Los procesos son eso: lentos, con idas y vueltas, llenos de derroteros tortuosos. Por eso a los derechos humanos es abstruso encontrarle una génesis clara ¿El humanismo del renacimiento? ¿La revolución francesa? ¿Los filósofos que creían en un iusnaturalismo y en derechos naturales? ¿La misma erección del capitalismo sobre los escombros del feudalismo? Todo eso, siempre, es la respuesta.

¿Existen valores universales? ¿Podemos realmente meter en la misma bolsa, como se dice de manera chabacana, a la humanidad toda? Evidentemente la premisa de los derechos humanos es que sí, aunque haya que luchar por un constructo verdaderamente diverso, donde cada cultura o civilización haga su aporte en igualdad de condiciones ¿Eso se ha logrado? No, tal vez esa sea la gran deuda, entre otras, de los derechos humanos.

No puede existir la Justicia con mayúscula, alejada, simplista, selectiva solo para ciertos seres humanos en el mundo; y otra pequeña, terrenal, pobre, débil, que no puede amparar a los más necesitados. No, el concepto de derecho humano realmente deja de lado semejante visión última.

¿Qué es un derecho humano? Un conglomerado de instituciones, facultades, posibilidades y accesos que tiene todo ser humano para realizarse como persona. Es una realidad porque supuestamente se lo considera así; una idealidad porque siempre habrá mucho que trabajar en semejante construcción.

Los tratos inhumanos deben estar acabados, porque presuponen una jerarquía inexistente entre los ser humanos. Si analizamos las grandes violencias históricas (y también las pequeñas) podemos vislumbrar que la condición de posibilidad de toda injusticia es una asimetría como fundamento.

Es que nunca a quien consideramos como igual podemos utilizar, usar, maltratar, violentas, juzgar negativamente antes de tiempo o algo por el estilo. La igualdad, por lo tanto, no puede ser un mero vocablo, sino realmente sentirse como una idea que se haga carne y nunca nos deje; algo de lenta elaboración, aunque vale la pena.

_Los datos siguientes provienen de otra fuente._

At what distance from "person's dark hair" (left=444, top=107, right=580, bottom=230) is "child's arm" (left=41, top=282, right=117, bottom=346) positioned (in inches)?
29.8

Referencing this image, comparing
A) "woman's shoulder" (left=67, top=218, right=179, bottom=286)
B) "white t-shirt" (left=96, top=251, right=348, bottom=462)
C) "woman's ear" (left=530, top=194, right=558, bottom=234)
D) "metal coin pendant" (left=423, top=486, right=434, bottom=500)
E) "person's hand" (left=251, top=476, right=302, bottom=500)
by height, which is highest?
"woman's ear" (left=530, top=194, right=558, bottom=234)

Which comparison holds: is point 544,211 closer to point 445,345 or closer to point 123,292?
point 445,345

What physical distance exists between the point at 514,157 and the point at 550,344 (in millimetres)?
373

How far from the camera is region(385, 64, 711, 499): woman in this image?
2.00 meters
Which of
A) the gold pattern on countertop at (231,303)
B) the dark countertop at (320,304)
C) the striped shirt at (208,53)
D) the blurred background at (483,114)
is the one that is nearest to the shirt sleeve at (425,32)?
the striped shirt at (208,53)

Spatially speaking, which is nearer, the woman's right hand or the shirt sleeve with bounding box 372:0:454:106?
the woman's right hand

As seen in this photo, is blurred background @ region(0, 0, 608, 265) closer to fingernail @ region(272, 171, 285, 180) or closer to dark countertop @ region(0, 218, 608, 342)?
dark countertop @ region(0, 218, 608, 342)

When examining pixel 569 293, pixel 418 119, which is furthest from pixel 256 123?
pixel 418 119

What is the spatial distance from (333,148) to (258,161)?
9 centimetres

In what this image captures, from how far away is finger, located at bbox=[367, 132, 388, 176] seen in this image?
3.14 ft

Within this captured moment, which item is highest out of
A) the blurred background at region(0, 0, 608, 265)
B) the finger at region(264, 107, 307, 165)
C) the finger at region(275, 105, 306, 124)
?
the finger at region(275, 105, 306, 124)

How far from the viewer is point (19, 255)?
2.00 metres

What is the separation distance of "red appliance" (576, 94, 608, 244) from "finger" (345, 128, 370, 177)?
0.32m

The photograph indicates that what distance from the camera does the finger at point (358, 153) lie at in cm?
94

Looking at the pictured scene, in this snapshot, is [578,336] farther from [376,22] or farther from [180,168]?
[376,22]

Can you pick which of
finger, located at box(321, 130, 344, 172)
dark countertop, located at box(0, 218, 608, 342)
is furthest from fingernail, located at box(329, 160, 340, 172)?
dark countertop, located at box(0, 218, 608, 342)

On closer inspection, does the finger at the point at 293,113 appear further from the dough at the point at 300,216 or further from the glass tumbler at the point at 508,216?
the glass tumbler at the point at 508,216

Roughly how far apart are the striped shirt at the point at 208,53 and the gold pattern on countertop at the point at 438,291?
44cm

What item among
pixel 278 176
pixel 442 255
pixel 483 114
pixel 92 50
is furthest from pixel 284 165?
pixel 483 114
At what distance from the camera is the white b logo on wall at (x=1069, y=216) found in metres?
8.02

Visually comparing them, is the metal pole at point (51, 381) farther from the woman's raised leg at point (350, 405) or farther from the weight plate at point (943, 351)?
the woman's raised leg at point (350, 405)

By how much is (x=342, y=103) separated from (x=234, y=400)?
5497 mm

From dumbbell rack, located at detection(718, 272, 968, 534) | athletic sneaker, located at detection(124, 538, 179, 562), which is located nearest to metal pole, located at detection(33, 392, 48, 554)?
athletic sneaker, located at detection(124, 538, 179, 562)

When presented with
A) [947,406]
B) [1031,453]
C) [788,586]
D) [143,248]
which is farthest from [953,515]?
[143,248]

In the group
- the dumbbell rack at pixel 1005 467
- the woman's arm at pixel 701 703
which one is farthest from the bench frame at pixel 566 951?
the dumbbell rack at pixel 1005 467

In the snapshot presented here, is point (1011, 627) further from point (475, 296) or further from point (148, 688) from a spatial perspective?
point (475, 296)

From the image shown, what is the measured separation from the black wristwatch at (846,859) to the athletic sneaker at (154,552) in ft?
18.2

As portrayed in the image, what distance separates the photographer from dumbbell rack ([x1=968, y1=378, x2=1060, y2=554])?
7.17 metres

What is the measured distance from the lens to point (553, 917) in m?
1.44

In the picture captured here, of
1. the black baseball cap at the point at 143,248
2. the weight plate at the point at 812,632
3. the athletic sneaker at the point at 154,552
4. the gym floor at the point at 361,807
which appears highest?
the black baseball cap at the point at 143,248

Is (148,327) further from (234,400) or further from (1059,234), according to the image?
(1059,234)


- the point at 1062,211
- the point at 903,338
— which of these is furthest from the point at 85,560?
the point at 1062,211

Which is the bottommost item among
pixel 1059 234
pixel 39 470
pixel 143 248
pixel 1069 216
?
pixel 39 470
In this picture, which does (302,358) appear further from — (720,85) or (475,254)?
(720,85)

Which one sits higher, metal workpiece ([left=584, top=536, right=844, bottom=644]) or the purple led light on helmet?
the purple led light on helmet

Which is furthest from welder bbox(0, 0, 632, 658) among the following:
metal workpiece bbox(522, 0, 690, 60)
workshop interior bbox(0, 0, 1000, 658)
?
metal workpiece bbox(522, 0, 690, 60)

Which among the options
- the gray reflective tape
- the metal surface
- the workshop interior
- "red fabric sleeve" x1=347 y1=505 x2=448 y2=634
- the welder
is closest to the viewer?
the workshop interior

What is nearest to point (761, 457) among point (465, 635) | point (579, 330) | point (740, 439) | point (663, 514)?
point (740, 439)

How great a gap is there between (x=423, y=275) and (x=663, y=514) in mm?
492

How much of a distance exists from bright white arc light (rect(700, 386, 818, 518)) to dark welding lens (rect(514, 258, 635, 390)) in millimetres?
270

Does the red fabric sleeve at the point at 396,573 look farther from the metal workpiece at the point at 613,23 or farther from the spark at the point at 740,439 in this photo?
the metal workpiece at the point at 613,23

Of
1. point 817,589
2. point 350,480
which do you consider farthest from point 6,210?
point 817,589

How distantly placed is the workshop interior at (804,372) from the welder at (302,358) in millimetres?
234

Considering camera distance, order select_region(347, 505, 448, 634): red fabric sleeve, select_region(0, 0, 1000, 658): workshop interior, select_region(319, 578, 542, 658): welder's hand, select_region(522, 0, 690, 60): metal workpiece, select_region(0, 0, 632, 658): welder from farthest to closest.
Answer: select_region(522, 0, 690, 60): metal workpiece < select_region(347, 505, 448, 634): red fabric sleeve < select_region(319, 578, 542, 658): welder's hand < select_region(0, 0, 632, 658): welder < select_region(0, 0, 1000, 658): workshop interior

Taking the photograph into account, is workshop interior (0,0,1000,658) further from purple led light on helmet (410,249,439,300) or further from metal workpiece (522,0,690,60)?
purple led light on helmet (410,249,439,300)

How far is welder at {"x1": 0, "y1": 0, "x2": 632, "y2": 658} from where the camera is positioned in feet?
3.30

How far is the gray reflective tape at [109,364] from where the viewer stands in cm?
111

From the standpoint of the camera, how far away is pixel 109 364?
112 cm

Si no se cree en una génesis divina, podemos considerarnos de todo modos milagros ¿Por qué vine al mundo? No lo sabemos; somos un trozo de cosmos que dice yo. Bueno: el fundamento de cualquier humanismo y por lo tanto de los derechos humanos es que si yo soy un milagro, si mi vida es infinita en valor, la del otro también debe ser así. Nunca podré quitar una existencia ante semejante pensamiento.

Se habla de prójimo en muchas religiones, sobre todo la más global como la cristiana ¿Aplicamos ese concepto? ¿Realmente consideramos al otro en una situación de pie de igualdad? ¿O todo lo que decimos es hojarasca que se la lleva el viento? Estos interrogantes siempre deberían ser hechos, por lo menos en nuestro fuero interno.

El pensamiento siempre será la base, aquello que llena de dignidad y ponderación al hombre. Utilizémoslo con la naturaleza, con otras clases de vida y, sobre todo, entre nosotros. Es vital respetar al hombre, considerarlo un igual, de ahí la enorme significación que tienen los derechos humanos porque hablamos de supuesta universalidad. Una festividad importante, por lo tanto, se cierne en el mundo el próximo 10 de diciembre. Aquí te invitamos, como siempre, a reflexionar.